Gato asomado.- iStock

Se me ha llenado el tuiters de animalillos silvestres llevando a cabo actividades de índole diversa. De un tiempo a esta parte, el algoritmo me reporta cada mañana un variado surtido de ardillas rumiando movidas, monos cleptómanos y nutrias disfrutonas. Su irrupción en mi timeline no es que tape lo que acontece –la caverna sigue ladrando de fondo, esta semana con motivo de unas cloacas burbujeantes–, pero permite sobrellevar de algún modo esa cascada de bilis y resentimiento que es, a menudo, el tuiters.

Y es que nos encantan los animales, en especial cuando parecen actuar como humanos.

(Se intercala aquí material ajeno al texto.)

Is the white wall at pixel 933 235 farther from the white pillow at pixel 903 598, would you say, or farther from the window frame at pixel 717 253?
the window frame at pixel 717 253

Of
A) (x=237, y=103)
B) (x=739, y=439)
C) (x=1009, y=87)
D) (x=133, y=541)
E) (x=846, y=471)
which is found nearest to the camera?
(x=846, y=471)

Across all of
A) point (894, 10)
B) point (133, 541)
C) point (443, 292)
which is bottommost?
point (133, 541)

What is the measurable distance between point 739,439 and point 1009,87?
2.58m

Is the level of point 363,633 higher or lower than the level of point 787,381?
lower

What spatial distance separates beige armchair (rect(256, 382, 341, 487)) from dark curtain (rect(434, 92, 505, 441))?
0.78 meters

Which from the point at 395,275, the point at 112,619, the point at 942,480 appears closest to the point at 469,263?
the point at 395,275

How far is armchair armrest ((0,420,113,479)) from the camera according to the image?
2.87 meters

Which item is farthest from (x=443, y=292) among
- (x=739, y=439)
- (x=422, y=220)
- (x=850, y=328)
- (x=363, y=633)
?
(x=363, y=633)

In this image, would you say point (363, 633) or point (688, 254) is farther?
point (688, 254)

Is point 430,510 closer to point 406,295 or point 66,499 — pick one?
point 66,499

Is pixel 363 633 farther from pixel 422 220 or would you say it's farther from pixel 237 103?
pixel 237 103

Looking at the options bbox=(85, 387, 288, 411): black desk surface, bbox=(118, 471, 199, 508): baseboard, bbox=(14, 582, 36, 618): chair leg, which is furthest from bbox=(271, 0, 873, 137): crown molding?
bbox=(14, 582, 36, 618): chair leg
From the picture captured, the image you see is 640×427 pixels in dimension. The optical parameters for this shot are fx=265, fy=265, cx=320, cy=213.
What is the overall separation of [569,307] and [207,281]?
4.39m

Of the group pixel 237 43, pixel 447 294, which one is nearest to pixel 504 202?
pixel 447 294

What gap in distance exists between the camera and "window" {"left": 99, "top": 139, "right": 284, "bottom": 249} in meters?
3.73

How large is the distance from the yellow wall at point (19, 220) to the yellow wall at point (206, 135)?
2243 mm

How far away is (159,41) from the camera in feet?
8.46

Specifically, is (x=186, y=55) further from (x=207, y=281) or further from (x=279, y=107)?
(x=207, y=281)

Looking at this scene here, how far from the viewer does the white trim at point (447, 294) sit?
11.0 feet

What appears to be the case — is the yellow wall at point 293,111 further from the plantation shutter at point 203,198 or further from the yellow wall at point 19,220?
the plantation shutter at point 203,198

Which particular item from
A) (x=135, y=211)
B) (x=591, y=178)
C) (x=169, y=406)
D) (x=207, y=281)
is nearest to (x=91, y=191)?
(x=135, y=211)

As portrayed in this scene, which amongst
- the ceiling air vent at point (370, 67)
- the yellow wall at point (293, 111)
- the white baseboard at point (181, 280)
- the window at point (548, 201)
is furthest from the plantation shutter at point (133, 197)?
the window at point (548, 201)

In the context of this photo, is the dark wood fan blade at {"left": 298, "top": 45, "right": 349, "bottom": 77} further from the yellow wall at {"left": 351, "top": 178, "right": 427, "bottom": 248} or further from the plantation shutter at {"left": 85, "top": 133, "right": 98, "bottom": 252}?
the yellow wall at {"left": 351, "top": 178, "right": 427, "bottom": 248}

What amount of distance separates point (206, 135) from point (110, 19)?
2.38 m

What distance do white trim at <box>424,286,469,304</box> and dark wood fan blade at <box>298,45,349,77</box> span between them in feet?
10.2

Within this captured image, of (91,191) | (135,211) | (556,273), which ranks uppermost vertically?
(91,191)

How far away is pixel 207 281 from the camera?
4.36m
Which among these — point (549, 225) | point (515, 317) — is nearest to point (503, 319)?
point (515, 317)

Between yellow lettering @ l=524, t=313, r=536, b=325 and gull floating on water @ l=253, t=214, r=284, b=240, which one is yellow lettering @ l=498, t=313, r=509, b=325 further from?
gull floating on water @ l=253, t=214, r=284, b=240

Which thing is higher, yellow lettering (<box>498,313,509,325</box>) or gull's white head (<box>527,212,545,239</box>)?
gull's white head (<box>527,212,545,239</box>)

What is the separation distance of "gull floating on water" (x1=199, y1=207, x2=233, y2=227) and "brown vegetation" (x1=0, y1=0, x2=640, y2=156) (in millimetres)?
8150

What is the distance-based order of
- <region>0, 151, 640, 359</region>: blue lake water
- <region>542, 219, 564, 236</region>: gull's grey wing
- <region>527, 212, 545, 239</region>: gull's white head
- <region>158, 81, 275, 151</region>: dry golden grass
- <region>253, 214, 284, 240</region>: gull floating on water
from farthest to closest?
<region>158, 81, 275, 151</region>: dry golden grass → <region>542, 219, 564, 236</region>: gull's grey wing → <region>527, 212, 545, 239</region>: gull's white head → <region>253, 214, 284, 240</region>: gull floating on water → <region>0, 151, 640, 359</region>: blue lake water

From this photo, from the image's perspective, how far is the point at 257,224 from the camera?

Dicen los expertos que ver a un perrete deslizarse a lomos de una Roomba o a un gatico asomar divertido la pateja a través de una caja eleva nuestros niveles de dopamina y oxitocina, hormonas de la felicidad y el amor. Desconozco hasta qué punto esto es así, sí sé que a mí estas escenas me dan la vida, son como un paréntesis, un modo de apretar los ojos fuertemente, un no estoy, o un estoy en otro lugar.

A la manera de Johnson en el Prado. Ensimismado ante el Carlos V de Tiziano mientras todo se derrumba en su gabinete. Con el rostro ligeramente ladeado. Recreándose en la bolsa escrotal del piafante jaco que cabalga nuestro emperador. A veces habitamos esos corchetes. Nos escondemos ahí. Y es que es probable, o al menos no es descartable, que la debacle económica que se avecina según los más agoreros, o que las evidentes consecuencias del ecocidio perpetrado, nos pillen contemplando a un koala mascullar ufano una hojilla de eucalipto.